Menu

Gymshark PostgreSQL Database

Used Python to webscrape gymshark product data and the faker library to create synthetic order and customer data

Teal Flower
Teal Flower

Skills Used

Challenge

My initial approach to data collection presented several unexpected technical hurdles. When I began this project, I had planned to use traditional web scraping methods to gather product information from the Gymshark website. However, I quickly discovered that Gymshark's website is built using dynamic rendering technologies that load content through JavaScript after the initial page load, rather than delivering all content in the initial HTML response. This meant that conventional Python web scraping libraries like Beautiful Soup and Selenium—tools I was already proficient with—were ineffective for capturing the complete dataset I needed.

After researching alternatives, I identified Playwright as the most suitable library for handling dynamically loaded content. This presented a significant learning curve, as I had no prior experience with this technology. I spent considerable time studying Playwright's documentation, understanding its browser automation capabilities, and adapting my code to work with its asynchronous programming model. The process involved writing custom scripts to navigate through various product pages, wait for dynamic content to load, and extract structured data while handling potential timeouts and errors.
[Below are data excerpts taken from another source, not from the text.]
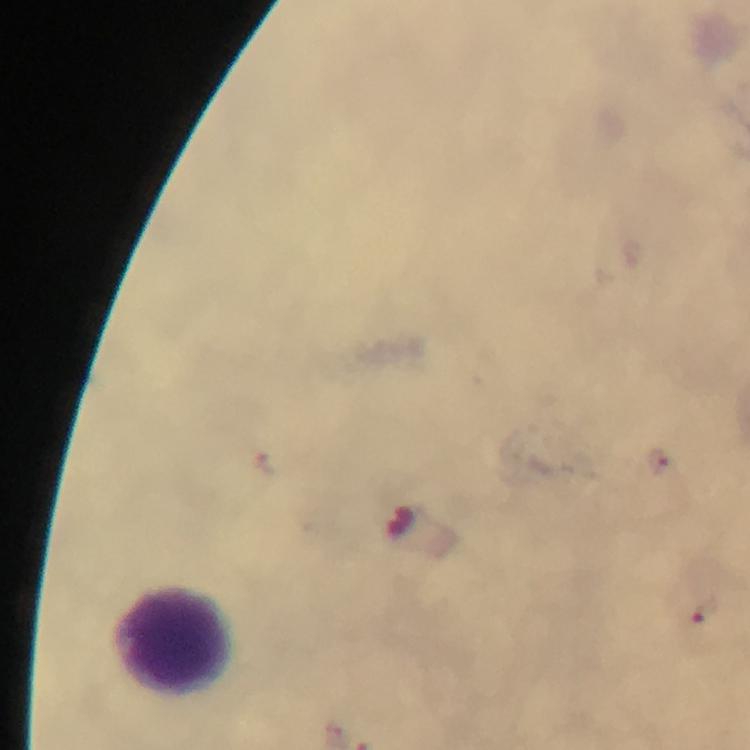

{
  "capture": "smartphone camera through the microscope",
  "plasmodium_parasite_locations": "approximate object centers, in pixels from the top-left corner: (x=660, y=464), (x=265, y=465), (x=708, y=612)",
  "cropped_from": "one field of view",
  "image_size": "750×750 pixels",
  "magnification": "100x",
  "preparation": "thick smear",
  "leukocyte_locations": "approximate object centers, in pixels from the top-left corner: (x=177, y=641)",
  "stain": "Giemsa",
  "context": "from a malaria diagnostic workup",
  "immersion_oil": "applied"
}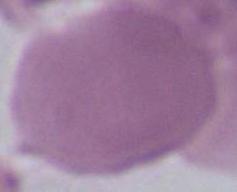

Further complications arose when setting up the database infrastructure to store the scraped data. Creating a database from scratch led to numerous configuration issues within my terminal environment. I encountered dependency conflicts, permission problems, and connectivity issues that required extensive troubleshooting. Each step of the database setup process—from schema design to connection handling—presented its own set of technical challenges that needed to be overcome through research and experimentation.

Results

Despite facing these significant technical obstacles, the project ultimately proved to be an exceptionally valuable learning experience that expanded my skill set in several important directions. Working with Playwright opened my eyes to the reality of modern web scraping in an era where most commercial websites use JavaScript frameworks and dynamic content loading. I gained practical expertise in handling these complex scraping scenarios, which represents a substantial advancement in my data collection capabilities.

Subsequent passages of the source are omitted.